Find the line with "Мультитул Raptor срочной" in the entries below, then output every line from it down to the line with "JEEP WRANGLER 1987", exactly and with no pictures.
Top of Study material
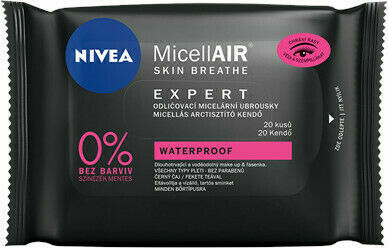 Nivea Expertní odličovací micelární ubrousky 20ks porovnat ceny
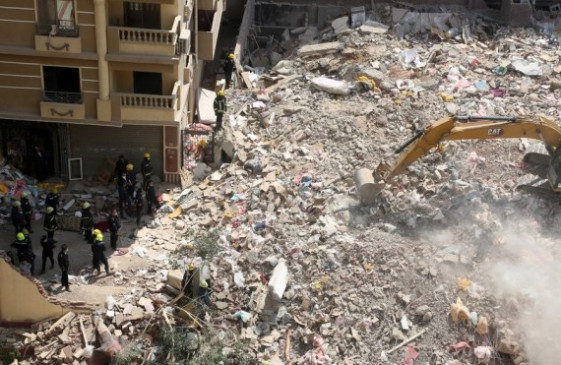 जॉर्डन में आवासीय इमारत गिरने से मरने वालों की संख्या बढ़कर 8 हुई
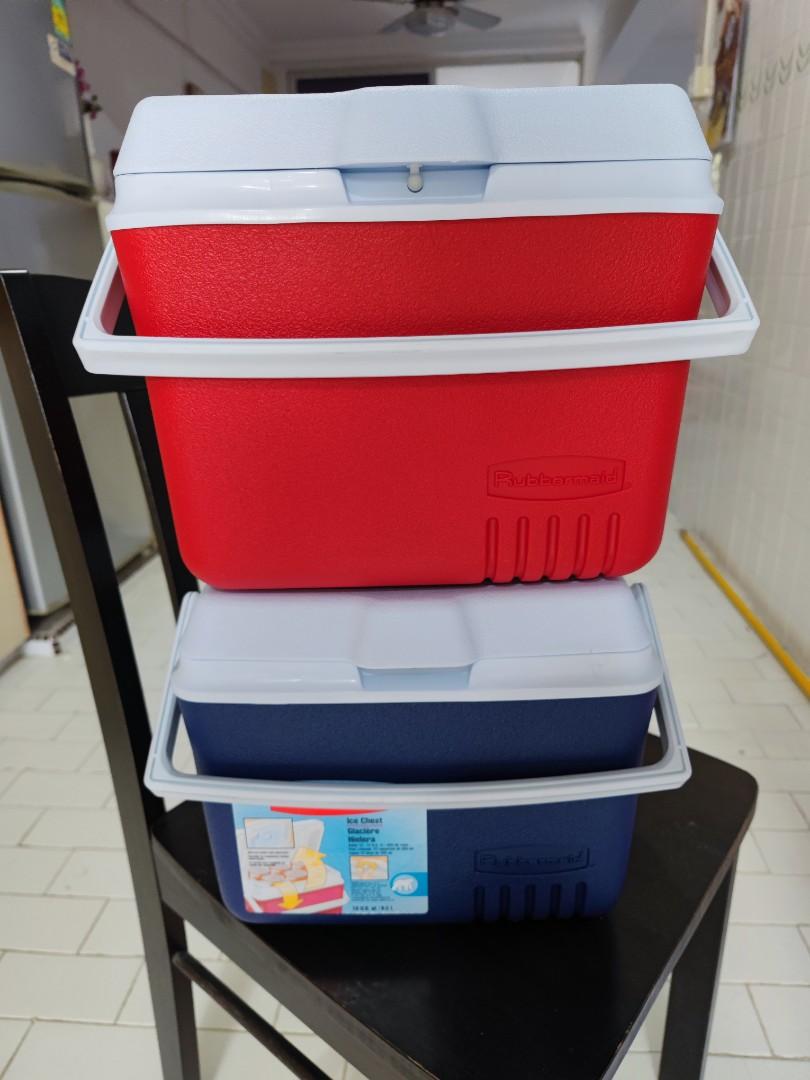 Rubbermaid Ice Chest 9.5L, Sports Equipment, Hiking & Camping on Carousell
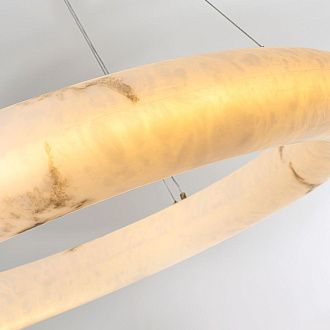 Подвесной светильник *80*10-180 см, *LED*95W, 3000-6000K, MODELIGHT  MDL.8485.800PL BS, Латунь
Bottom of Study material
Top of Study material
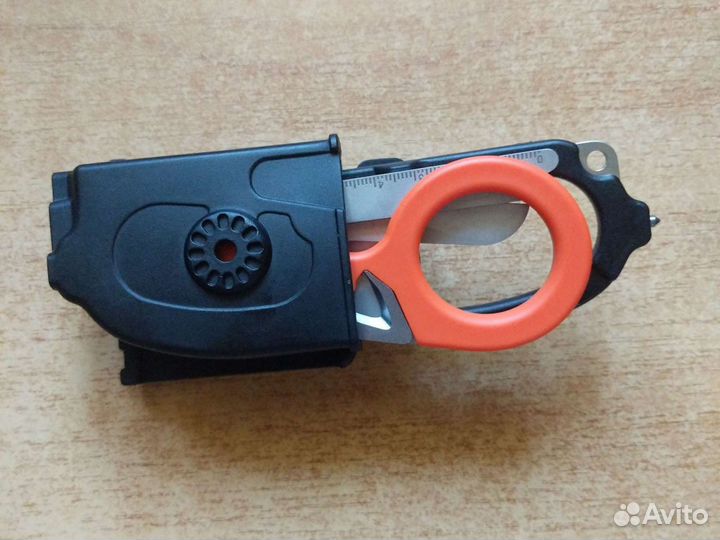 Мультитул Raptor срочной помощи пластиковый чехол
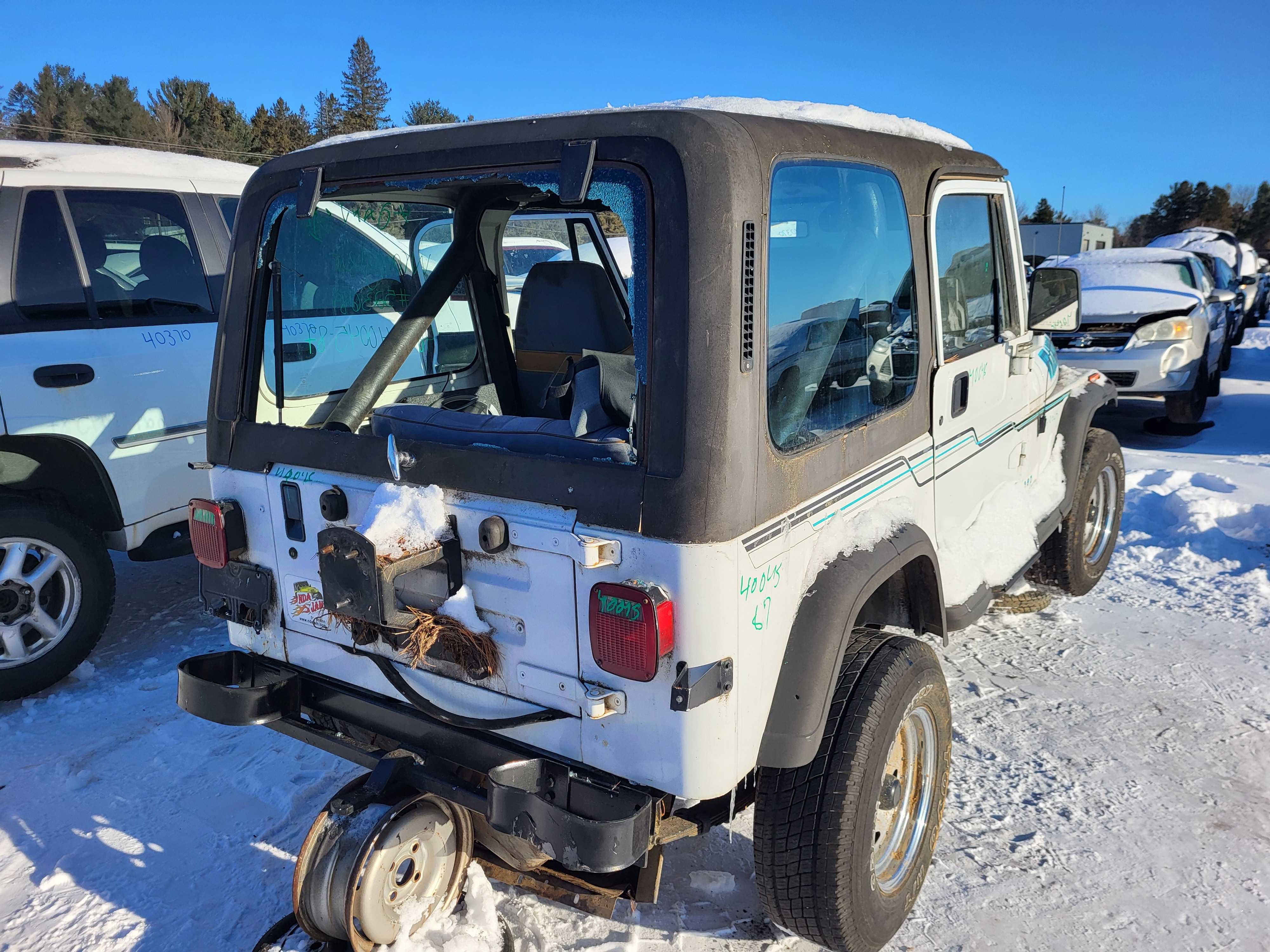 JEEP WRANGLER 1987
Bottom of Study material
Top of Study material
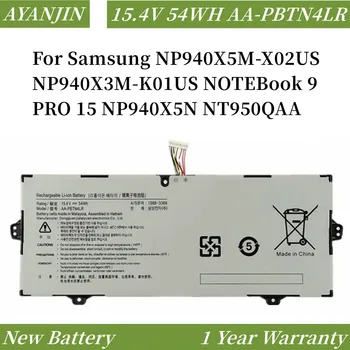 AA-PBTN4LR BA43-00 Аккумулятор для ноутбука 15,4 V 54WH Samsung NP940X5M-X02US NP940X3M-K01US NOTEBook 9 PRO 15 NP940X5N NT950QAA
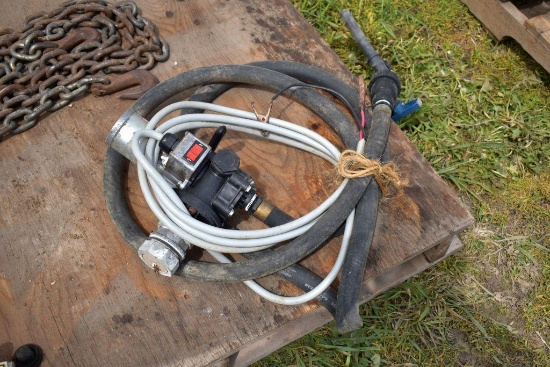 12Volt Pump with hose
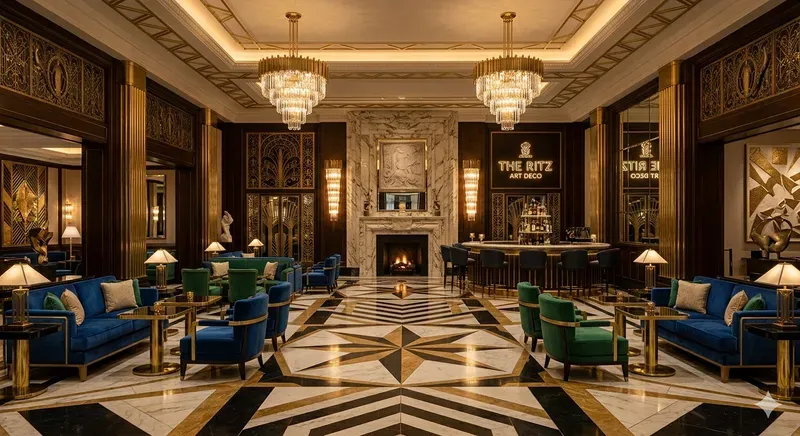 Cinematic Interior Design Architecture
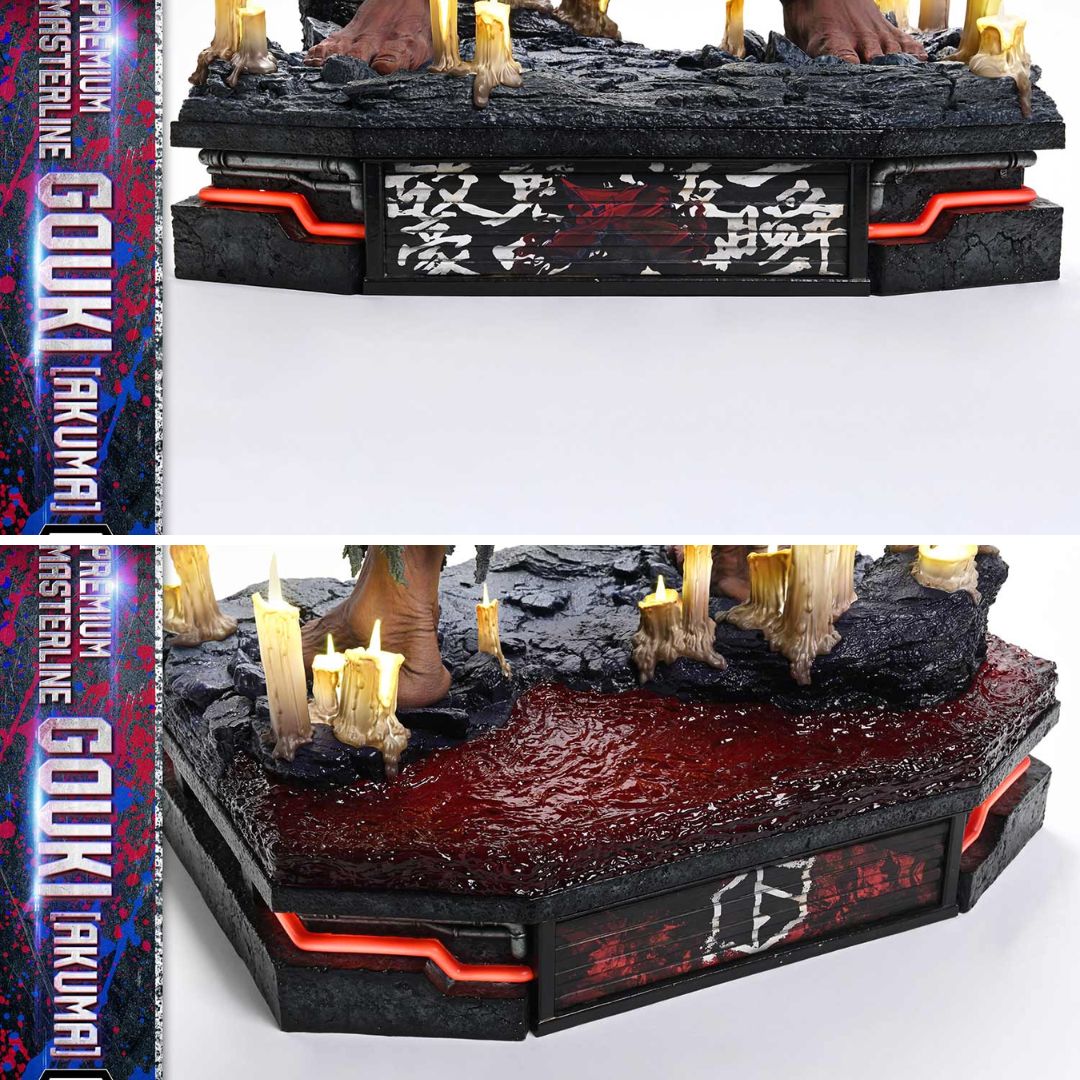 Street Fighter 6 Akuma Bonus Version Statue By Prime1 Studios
Bottom of Study material
## Exercise solution
 Мультитул Raptor срочной помощи пластиковый чехол
 JEEP WRANGLER 1987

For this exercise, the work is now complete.